The first world is fundamentally a different place when it comes to viruses like this. It's not something you need to worry about.
The good news is that mpox is related to smallpox, so a vaccine was made available relatively quickly in 2022 during that outbreak and had high efficacy.
I'm not sure I'd call that unequivocally good news. But certainly it's fantastic that a high efficacy vaccine already exists. At that time it was available in very restricted quantities, used in countries which had access to it for highly targeted vaccination of individuals at very high risk for the sexual transmission (which seems to be just about the only really effective mode for that lineage). I wonder just how much better off we are for doses and production capacity today. A press release a couple of days ago mentioned about 200k doses from the EU donated to African countries at risk. I'm not going to say that isn't generous, but it's not huge numbers compared to the populations involved.
Massive plus for sure. Even better than cutting a decade of research to less than a year for SARS-CoV-2 because most of the lessons learned from SARS-CoV turned out to apply, because in this case the existing vaccines are already tried and effective (and presumably the new clade is not different enough to change that in any significant way).
well since we're being pedantic.... you're saying you still have doubts of whether or not the existence of a working vaccine for a deadly disease qualifies as good news, because the availability of the vaccine may not be universal
Certainly not. Whatever gave you such a bizarre impression?

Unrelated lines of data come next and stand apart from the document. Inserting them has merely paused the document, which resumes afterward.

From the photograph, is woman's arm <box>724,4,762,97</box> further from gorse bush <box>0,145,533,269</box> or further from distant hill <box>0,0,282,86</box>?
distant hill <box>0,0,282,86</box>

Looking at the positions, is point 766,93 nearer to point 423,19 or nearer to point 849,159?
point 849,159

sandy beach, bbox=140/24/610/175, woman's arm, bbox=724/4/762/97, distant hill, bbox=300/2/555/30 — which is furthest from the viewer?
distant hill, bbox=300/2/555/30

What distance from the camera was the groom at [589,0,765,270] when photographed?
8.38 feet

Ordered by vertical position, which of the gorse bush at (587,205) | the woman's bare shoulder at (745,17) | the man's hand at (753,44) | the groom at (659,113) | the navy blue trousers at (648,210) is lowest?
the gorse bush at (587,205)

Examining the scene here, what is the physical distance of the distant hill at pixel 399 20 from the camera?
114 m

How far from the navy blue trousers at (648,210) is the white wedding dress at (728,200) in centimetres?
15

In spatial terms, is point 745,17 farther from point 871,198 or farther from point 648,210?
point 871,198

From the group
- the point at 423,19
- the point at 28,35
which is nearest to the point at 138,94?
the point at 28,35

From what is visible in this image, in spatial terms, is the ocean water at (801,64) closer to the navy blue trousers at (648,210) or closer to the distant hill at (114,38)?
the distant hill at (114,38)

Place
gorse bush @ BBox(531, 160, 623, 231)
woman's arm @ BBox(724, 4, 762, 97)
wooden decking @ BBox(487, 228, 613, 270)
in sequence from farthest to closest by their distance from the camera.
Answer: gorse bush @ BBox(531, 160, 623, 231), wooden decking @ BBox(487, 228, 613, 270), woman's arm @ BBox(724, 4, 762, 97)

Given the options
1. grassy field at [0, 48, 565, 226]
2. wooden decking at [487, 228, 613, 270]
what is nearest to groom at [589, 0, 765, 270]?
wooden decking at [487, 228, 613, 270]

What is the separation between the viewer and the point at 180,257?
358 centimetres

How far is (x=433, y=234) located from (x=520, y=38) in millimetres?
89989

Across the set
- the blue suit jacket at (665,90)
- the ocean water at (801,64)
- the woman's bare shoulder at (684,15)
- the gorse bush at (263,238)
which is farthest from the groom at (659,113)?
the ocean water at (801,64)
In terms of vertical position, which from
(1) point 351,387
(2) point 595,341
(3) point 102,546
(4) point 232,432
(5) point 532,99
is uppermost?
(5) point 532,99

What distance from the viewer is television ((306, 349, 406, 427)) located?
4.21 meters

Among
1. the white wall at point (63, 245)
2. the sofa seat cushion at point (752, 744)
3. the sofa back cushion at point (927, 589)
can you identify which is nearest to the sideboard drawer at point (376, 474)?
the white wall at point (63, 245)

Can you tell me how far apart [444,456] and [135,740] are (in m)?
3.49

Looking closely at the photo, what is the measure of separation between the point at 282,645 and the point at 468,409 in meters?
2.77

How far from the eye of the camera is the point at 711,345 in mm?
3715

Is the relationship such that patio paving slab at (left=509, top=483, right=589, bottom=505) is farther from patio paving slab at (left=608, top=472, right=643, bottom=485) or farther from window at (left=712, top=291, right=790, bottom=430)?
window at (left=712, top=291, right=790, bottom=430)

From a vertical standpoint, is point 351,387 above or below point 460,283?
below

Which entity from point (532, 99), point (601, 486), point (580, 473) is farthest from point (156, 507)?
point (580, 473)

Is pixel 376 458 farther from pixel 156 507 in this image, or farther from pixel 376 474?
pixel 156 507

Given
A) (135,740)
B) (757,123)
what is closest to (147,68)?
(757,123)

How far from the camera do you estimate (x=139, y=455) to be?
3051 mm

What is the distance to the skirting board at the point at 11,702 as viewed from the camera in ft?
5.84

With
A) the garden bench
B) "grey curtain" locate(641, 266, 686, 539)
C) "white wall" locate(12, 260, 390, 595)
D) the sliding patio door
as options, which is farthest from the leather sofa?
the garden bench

I'm strongly implying that I'm not particularly happy about this being an orthopox virus of significant lethality, despite that circumstance meaning it's reasonably well-researched.
The World Health Organization (WHO) today declared the global spread of monkeypox a Public Health Emergency of International Concern (PHEIC), even though a special advisory committee again declined to recommend the action. This is the first time since the PHEIC system was created in 2005 that the agency has made such a declaration without the panel’s endorsement. “This is big, unprecedented decision-making by the director general,” says Clare Wenham, a global health expert at the London School of Economics who has studied the history of PHEICs.
This time around, a WHO PHEIC declaration can test-drive the June 2024 amendments to the 2005 IHR (International Health Regulations) treaty, which were a fallback after failing to gain consensus on a global pandemic treaty, https://www.who.int/news/item/01-06-2024-world-health-assemb...
World Health Assembly, the annual meeting of its 194 member countries, today agreed a package of critical amendments to the International Health Regulations (2005) (IHR), and made concrete commitments to completing negotiations on a global pandemic agreement within a year, at the latest, and possibly in 2024. These critical actions have been taken in order to ensure comprehensive, robust systems are in place in all countries to protect the health and safety of all people everywhere from the risk of future outbreaks and pandemics.